● Work instructions
Write out the data exactly, please, and omit the pictures.
(Input for this task Opens)
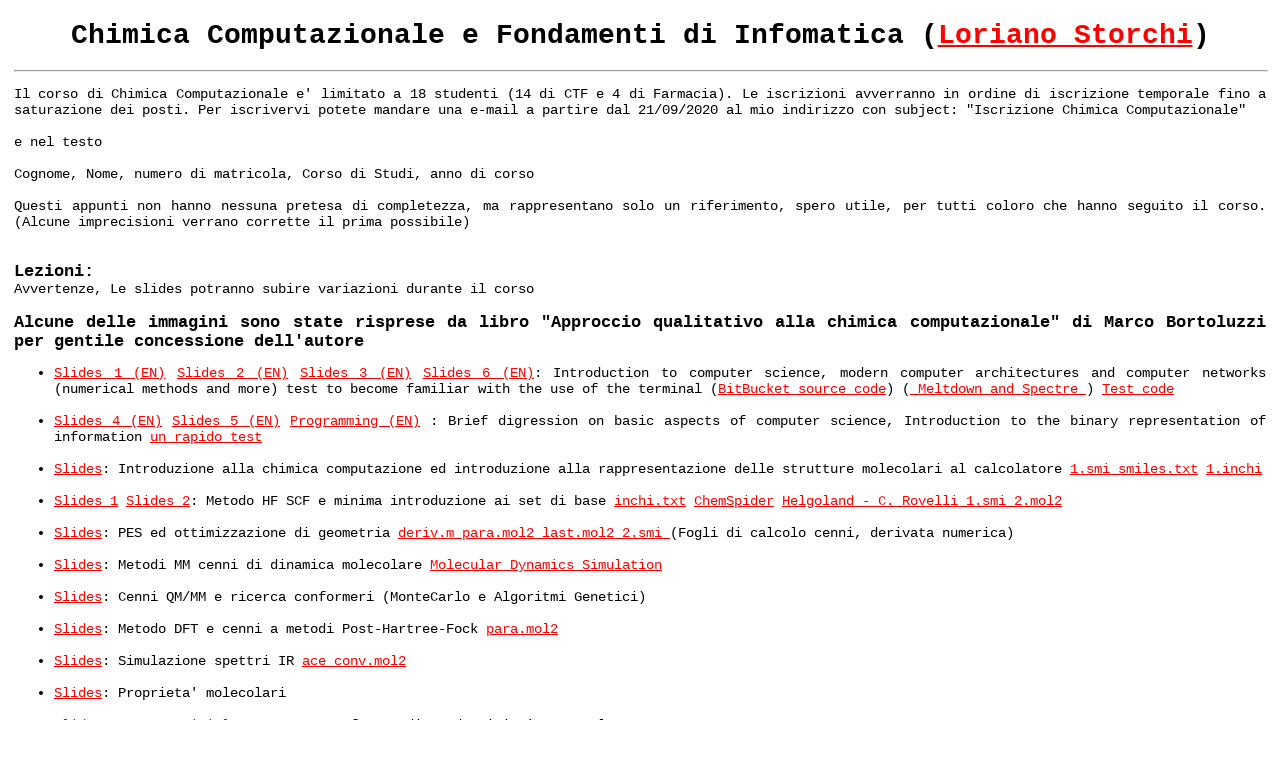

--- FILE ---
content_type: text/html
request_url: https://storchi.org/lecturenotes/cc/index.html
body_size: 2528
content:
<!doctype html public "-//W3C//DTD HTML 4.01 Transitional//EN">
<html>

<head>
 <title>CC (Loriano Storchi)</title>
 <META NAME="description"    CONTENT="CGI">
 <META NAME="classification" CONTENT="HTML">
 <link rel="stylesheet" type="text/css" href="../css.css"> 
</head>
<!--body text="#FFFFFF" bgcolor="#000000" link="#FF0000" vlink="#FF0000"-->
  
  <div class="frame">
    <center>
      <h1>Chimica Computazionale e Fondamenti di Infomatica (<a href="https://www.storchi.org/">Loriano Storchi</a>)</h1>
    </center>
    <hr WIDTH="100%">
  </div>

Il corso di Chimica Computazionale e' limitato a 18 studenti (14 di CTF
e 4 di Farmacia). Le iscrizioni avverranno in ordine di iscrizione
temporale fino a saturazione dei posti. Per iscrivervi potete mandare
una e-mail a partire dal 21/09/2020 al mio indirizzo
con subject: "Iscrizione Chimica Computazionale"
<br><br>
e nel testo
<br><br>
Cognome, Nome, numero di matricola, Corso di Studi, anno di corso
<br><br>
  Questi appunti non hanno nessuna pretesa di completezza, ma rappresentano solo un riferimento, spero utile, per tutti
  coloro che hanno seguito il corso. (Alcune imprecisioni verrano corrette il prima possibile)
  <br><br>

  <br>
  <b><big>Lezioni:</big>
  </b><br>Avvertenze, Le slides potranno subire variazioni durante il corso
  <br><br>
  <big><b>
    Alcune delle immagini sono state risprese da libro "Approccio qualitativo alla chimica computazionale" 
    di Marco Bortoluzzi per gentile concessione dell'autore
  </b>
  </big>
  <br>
(Input for this task Closes)
● Written solution
--- FILE ---
content_type: text/html
request_url: https://storchi.org/lecturenotes/cc/index.html
body_size: 2528
content:
<!doctype html public "-//W3C//DTD HTML 4.01 Transitional//EN">
<html>

<head>
 <title>CC (Loriano Storchi)</title>
 <META NAME="description"    CONTENT="CGI">
 <META NAME="classification" CONTENT="HTML">
 <link rel="stylesheet" type="text/css" href="../css.css"> 
</head>
<!--body text="#FFFFFF" bgcolor="#000000" link="#FF0000" vlink="#FF0000"-->
  
  <div class="frame">
    <center>
      <h1>Chimica Computazionale e Fondamenti di Infomatica (<a href="https://www.storchi.org/">Loriano Storchi</a>)</h1>
    </center>
    <hr WIDTH="100%">
  </div>

Il corso di Chimica Computazionale e' limitato a 18 studenti (14 di CTF
e 4 di Farmacia). Le iscrizioni avverranno in ordine di iscrizione
temporale fino a saturazione dei posti. Per iscrivervi potete mandare
una e-mail a partire dal 21/09/2020 al mio indirizzo
con subject: "Iscrizione Chimica Computazionale"
<br><br>
e nel testo
<br><br>
Cognome, Nome, numero di matricola, Corso di Studi, anno di corso
<br><br>
  Questi appunti non hanno nessuna pretesa di completezza, ma rappresentano solo un riferimento, spero utile, per tutti
  coloro che hanno seguito il corso. (Alcune imprecisioni verrano corrette il prima possibile)
  <br><br>

  <br>
  <b><big>Lezioni:</big>
  </b><br>Avvertenze, Le slides potranno subire variazioni durante il corso
  <br><br>
  <big><b>
    Alcune delle immagini sono state risprese da libro "Approccio qualitativo alla chimica computazionale" 
    di Marco Bortoluzzi per gentile concessione dell'autore
  </b>
  </big>
  <br>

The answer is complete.